Tryptophan (IUPAC-IUBMB abbreviation: Trp or W; IUPAC abbreviation: L-Trp or D-Trp; sold for medical use as Tryptan)
So what does that have to do with turkey dinner?
After getting past the biosynthesis and industral production and a whole lot of chemical diagrams, I happened on this information:
“One belief is that heavy consumption of turkey meat (as for example in a Thanksgiving or Christmas feast) results in drowsiness, which has been attributed to high levels of tryptophan contained in turkey. However, while turkey does contain high levels of tryptophan, the amount is comparable to that contained in most other meats.
“Furthermore, post-meal drowsiness on Thanksgiving may have more to do with what else is consumed along with the turkey and, in particular, carbohydrates. It has been demonstrated in both animal models and humans that ingestion of a meal rich in carbohydrates triggers release of insulin. Insulin in turn stimulates the uptake of large neutral branched-chain amino acids (BCAA), but not tryptophan (an aromatic amino acid) into muscle, increasing the ratio of tryptophan to BCAA in the blood stream. The resulting increased ratio of tryptophan to BCAA in the blood reduces competition at the large neutral amino acid transporter (which transports both BCAA and aromatic amino acids), resulting in the uptake of tryptophan across the blood-brain barrier into the cerebrospinal fluid (CSF). Once in the CSF, tryptophan is converted into serotonin in the raphe nuclei by the normal enzymatic pathway. The resultant serotonin is further metabolised into melatonin by the pineal gland. Hence, this data suggest that ‘feast-induced drowsiness’ – and, in particular, the common post-Christmas and North American post-Thanksgiving dinner drowsiness – may be the result of a heavy meal rich in carbohydrates, which, via an indirect mechanism, increases the production of sleep-promoting melatonin in the brain.”
Now isn’t that more than you ever wanted to know.

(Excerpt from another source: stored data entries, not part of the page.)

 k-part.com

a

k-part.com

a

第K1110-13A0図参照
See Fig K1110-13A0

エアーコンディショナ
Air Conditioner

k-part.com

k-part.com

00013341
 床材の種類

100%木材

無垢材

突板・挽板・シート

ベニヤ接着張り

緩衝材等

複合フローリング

Now turn to: Turkey meat and drowsiness — See also: Postprandial somnolence/Turkey and tryptophan
“Despite popular belief that turkey has a particularly high amount of tryptophan, the amount of tryptophan in turkey is typical of most poultry. Tryptophan is a routine constituent of most protein-based foods or dietary proteins. It is particularly plentiful in chocolate, oats, dried dates, milk, yogurt, cottage cheese, red meat, eggs, fish, poultry, sesame, chickpeas, sunflower seeds, pumpkin seeds, corn, spirulina, and peanuts.”

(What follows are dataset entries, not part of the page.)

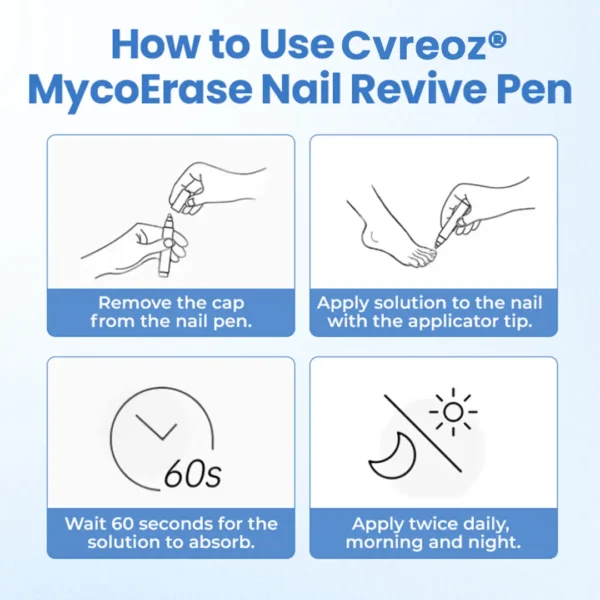 How to Use Cvreoz®
MycoErase Nail Revive Pen

Remove the cap from the nail pen.

Apply solution to the nail with the applicator tip.

60s

Wait 60 seconds for the solution to absorb.

Apply twice daily, morning and night.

Here I was just going to make sure tryptophan was spelled correctly and we learned a whole lot more.
At Thanksgiving I am especially thankful for turkeys that come all packaged up. Wouldn’t it be a beast to have to go out and shoot your own turkey? It could take days!
My mother used to say that the meat on wild turkeys is “tougher than wang leather.” Now what exactly does that mean?

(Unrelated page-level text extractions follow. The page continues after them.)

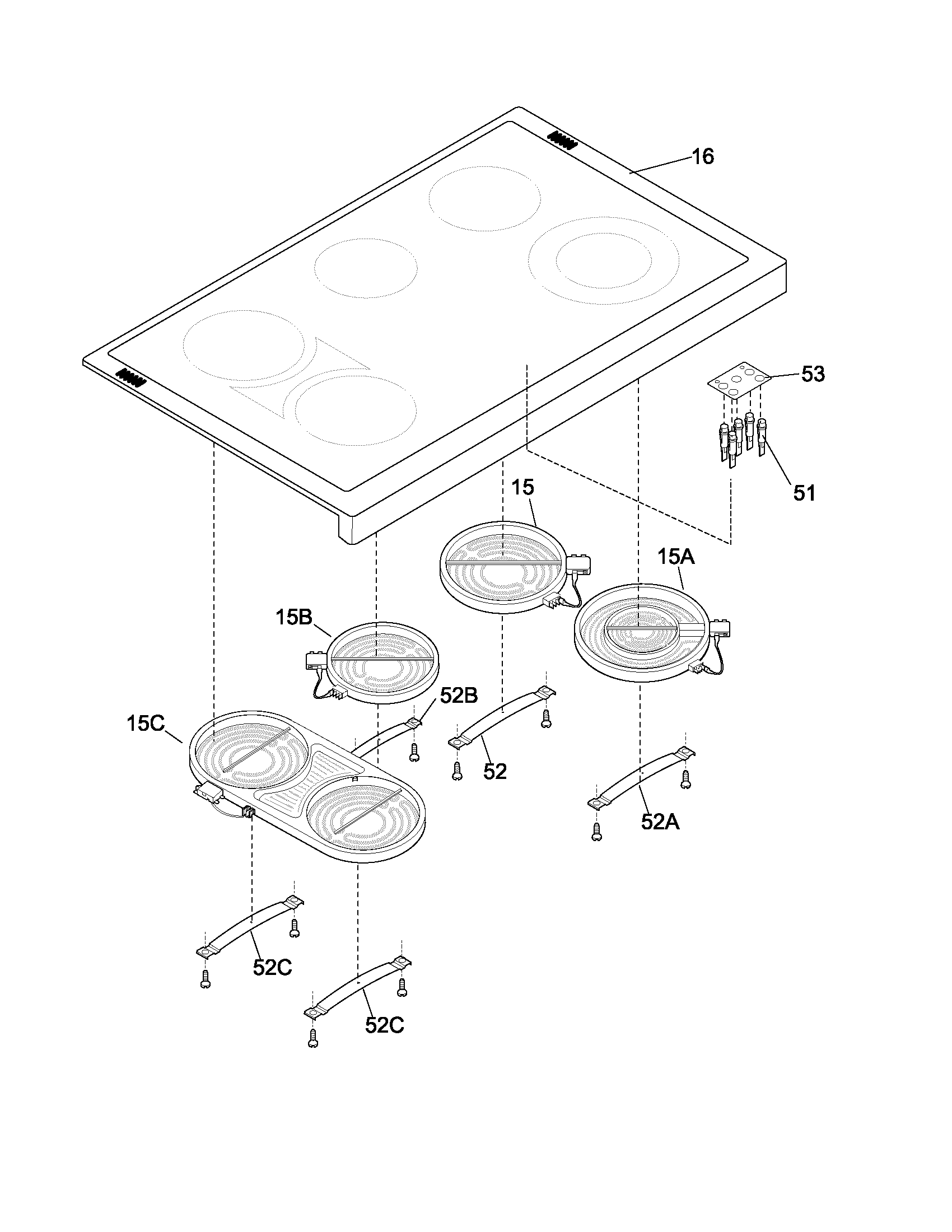 16
53
51
15
15A
15B
52B
15C
52
52A
52C
52C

In the dictionary, “whang” is described as rawhide. If you consult “Ask Jeeves” online, it refers to “wang” leather being used as early as the turn of the century to describe resilience. I question whether Wang leather has much to do with Vera Wang, unless, of course, some of her designs incorporate leather.
With all this new-found knowledge, you are sure to appreciate your Thanksgiving meal even more.